By Jess Gill
In a recent video (see below), MrBeast, the most popular creator on YouTube, invited individuals ranging from 1 to 100 years old to participate in a series of games and activities. Each age had one representative who had to stay in a glass box to remain in the game. The goal was, through various tasks, to progressively eliminate participants until only one person remained, who would win a glorious prize of $500,000.
In one of these tasks, all the participants had to vote to eliminate ten of the players. This part of the game offered a thought-provoking analogy for how voters act in a democracy; reflecting how people vote for their own interests and form strategic alliances in order to do so.
At first, the vote to eliminate was almost split between two of the players, 54 and 74, both of whom had previously lied or shown cruelty towards other players in the first round. Seventy-four was the one who got the boot that time.
In the second round, the ten-year-old was voted out. However, the general rationale for his elimination was a lot less noble and a lot more cynical.
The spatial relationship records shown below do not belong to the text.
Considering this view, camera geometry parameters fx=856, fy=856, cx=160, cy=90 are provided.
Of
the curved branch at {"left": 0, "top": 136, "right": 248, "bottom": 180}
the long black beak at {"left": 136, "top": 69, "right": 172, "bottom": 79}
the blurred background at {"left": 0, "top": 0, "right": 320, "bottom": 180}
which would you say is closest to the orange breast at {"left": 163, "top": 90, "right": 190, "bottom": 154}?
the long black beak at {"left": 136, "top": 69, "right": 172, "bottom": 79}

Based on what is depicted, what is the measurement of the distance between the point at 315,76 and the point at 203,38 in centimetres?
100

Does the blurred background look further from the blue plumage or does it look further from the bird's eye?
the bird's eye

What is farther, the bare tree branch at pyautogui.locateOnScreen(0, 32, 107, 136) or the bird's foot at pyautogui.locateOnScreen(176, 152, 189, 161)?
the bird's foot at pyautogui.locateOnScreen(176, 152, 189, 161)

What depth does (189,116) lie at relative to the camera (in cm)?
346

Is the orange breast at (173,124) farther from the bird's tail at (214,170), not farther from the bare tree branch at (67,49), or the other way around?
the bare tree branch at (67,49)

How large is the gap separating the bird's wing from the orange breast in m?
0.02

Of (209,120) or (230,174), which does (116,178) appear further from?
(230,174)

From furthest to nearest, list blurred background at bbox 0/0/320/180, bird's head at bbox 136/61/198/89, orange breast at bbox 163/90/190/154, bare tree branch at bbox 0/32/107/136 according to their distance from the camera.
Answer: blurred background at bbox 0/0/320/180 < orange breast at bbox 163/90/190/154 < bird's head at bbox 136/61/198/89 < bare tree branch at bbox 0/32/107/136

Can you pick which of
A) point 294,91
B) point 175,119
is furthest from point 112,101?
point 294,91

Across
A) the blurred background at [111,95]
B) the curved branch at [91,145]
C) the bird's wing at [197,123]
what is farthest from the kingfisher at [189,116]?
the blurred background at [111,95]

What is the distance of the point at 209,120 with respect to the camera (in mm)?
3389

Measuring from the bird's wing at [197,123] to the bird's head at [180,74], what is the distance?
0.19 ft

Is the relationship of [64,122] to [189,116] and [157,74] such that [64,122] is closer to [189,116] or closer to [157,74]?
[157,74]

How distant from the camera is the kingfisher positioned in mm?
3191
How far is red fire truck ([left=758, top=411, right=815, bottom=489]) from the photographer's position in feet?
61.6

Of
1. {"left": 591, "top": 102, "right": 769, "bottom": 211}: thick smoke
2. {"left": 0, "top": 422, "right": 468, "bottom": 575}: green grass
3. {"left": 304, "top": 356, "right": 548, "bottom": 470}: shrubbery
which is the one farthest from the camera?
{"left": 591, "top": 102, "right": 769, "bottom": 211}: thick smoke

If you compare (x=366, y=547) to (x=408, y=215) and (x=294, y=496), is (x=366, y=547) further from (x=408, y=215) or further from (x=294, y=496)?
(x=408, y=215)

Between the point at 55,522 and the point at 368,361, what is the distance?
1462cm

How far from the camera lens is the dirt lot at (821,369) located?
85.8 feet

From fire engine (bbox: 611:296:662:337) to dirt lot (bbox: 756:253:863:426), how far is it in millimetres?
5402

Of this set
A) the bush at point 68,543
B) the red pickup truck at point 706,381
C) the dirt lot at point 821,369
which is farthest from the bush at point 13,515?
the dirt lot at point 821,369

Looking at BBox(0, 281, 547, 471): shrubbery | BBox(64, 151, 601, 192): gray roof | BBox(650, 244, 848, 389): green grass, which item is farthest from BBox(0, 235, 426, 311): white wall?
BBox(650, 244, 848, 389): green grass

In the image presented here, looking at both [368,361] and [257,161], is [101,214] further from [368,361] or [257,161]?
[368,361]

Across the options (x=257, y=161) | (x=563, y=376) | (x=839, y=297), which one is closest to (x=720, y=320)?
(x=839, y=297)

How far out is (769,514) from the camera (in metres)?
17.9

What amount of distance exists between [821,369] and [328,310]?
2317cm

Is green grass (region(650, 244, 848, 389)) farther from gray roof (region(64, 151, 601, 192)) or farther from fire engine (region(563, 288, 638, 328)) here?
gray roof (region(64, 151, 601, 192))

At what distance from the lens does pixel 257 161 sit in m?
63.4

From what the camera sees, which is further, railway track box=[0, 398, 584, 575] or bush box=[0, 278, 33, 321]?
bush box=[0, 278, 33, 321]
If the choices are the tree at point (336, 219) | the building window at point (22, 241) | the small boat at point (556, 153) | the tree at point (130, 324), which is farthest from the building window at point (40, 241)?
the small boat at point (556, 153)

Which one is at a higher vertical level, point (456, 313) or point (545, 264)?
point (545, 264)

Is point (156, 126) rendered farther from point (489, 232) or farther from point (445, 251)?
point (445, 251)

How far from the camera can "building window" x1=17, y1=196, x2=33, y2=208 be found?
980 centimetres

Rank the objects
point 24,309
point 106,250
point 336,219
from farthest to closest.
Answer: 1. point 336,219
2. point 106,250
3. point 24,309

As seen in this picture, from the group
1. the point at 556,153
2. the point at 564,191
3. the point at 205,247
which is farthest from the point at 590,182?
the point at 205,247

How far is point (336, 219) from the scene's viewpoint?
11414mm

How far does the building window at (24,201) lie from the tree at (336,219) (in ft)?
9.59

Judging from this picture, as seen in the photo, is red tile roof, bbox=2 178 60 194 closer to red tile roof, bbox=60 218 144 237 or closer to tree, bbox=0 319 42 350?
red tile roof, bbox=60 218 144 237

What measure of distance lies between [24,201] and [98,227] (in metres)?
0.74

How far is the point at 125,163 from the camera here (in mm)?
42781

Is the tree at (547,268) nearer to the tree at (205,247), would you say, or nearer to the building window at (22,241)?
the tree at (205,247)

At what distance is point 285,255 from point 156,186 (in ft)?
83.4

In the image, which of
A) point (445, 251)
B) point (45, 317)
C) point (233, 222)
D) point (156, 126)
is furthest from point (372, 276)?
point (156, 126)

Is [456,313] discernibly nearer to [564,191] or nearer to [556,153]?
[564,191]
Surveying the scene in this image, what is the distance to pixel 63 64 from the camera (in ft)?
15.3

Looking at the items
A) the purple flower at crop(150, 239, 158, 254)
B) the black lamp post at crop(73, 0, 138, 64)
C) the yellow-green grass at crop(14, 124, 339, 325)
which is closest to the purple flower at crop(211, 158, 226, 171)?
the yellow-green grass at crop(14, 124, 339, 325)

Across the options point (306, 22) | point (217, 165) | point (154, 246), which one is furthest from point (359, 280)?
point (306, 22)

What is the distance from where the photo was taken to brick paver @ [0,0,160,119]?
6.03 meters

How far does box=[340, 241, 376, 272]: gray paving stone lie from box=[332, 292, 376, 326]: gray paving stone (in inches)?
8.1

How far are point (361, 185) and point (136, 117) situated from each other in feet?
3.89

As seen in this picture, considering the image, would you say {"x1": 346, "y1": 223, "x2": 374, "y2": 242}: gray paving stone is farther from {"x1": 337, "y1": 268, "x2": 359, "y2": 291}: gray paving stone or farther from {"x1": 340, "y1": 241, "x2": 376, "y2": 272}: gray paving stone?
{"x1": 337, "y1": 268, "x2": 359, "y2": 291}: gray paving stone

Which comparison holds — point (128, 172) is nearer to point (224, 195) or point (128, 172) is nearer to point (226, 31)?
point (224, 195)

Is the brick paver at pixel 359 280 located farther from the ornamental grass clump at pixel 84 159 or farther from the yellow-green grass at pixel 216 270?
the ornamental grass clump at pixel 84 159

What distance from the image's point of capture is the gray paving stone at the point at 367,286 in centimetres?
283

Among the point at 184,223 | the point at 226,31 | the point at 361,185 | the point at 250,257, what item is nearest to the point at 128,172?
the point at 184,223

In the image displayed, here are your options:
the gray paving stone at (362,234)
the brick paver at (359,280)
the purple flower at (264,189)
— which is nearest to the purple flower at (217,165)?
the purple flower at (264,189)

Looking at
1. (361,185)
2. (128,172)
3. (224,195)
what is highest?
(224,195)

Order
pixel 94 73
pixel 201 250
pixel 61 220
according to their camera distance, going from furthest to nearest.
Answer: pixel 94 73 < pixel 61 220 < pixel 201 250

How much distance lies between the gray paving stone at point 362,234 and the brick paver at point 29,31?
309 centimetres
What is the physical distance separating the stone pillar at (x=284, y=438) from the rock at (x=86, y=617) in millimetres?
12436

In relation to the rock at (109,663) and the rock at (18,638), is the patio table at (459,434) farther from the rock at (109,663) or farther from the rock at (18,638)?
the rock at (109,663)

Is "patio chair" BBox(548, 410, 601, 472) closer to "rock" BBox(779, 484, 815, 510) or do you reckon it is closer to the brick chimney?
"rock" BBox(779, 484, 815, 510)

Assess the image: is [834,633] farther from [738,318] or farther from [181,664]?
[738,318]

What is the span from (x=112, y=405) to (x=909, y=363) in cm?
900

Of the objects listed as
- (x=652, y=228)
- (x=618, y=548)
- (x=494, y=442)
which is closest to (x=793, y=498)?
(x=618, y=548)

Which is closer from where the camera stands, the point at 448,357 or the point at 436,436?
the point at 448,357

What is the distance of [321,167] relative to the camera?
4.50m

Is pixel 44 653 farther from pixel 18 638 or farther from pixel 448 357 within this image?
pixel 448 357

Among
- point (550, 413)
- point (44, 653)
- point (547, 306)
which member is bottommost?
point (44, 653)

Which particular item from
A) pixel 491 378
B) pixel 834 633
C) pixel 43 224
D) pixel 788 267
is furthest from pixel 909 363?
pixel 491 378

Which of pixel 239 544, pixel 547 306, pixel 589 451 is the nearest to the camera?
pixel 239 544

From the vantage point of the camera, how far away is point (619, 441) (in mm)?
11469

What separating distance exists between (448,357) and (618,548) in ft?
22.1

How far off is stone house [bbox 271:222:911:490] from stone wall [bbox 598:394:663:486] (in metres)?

One player said, “If I don’t vote for ten, they’ll vote me out”; and another commented that “if he stayed the whole time, he could win.” In only two rounds, the general motivation shifted from justice to short-term gain.
For the remainder of the game, the fifty-somethings formed an interest group that voted in lockstep in order to eliminate perceived threats and keep each other safe. “The fifty-year-olds were determined to eliminate people and they had the most voting power by far.” Through banding together, the fifty-somethings managed to ruthlessly eliminate all the seventy-year-olds from the game.
This reflects real-life democracy, where group interests are prioritized at the expense of the individual and of universal justice. As Thomas Jefferson said, “A democracy is nothing more than mob rule, where fifty-one percent of the people may take away the rights of the other forty-nine.”
In the MrBeast video, while players were given the chance to vote out those who have been dishonest or cruel, justice wasn’t served. Despite his antisocial behavior in the previous games, 54 managed to survive the round by making an alliance with the other 50s. In order to further their own interests, the 50s group were willing to look past this in order to save their own skin. Meanwhile, those who did nothing wrong were sacrificed, such as 10 whose friend betrayed him.
Such intergenerational warfare can also occur in democracy, especially when the government can be weaponized to advance one age group’s interest at the expense of others. For example, in the United Kingdom young people suffer from policies that further the short-term interests of the boomer generation, such as being forced to pay high taxes to pay for the state healthcare, pensions, and other benefits the elderly receive in the UK. While young people have to face the highest tax burden Britain has seen in 70 years, state pensions have increased by 7 percent.
Similarly, there has been a push in the United States to forgive student loans and make university tuition- free. This would be a massive new entitlement benefit for young people that would have to come out of the pockets of the older generations who pay more taxes.
These are cases of what the 19th-century French economist Frederic Bastiat called legal plunder. The state has seized wealth from the productive youth and redistributed it to the elderly (and vice versa). Both demographics are using the state to loot and both are being looted in turn. Young and old are extracting benefits for themselves which the other will have to pay for.
As Bastiat wrote, “The present day delusion is an attempt to enrich everyone at the expense of everyone else; to make plunder universal under the pretense of organizing it.”
With the zero-sum game of a democratic welfare state, just as in MrBeast’s zero-sum game, people are incentivized to prioritize group interest over justice. In Mr. Beast’s game, it’s all in good fun, and everyone ultimately “wins” from playing the game—especially because MrBeast gave consolation cash prizes to many if not all of the “losers.” But in a democratic welfare state, it’s more akin to an economic war than a game.
The MrBeast video serves as a powerful reminder of the potential pitfalls of democracy when individual biases, pursuit of personal gain, and group interests, and inter-group hostilities supersede the rights of the individual.
In real life, we should avoid zero-sum games like the democratic welfare state, in favor of positive-sum games that foster, not conflict, but cooperation: like free markets and free societies. The fairest way for individuals to advance their own interests should be through their own hard work, not through voting in policies that prioritize their needs above others.
About the author:
Jess Gill is a fellow with FEE’s Henry Hazlitt Project for Educational Journalism. A resident of Manchester in the United Kingdom, she is the host and director of Reasoned UK where she makes daily videos on British politics from a libertarian perspective. She is also the social media strategist of Ladies of Liberty Alliance (LOLA).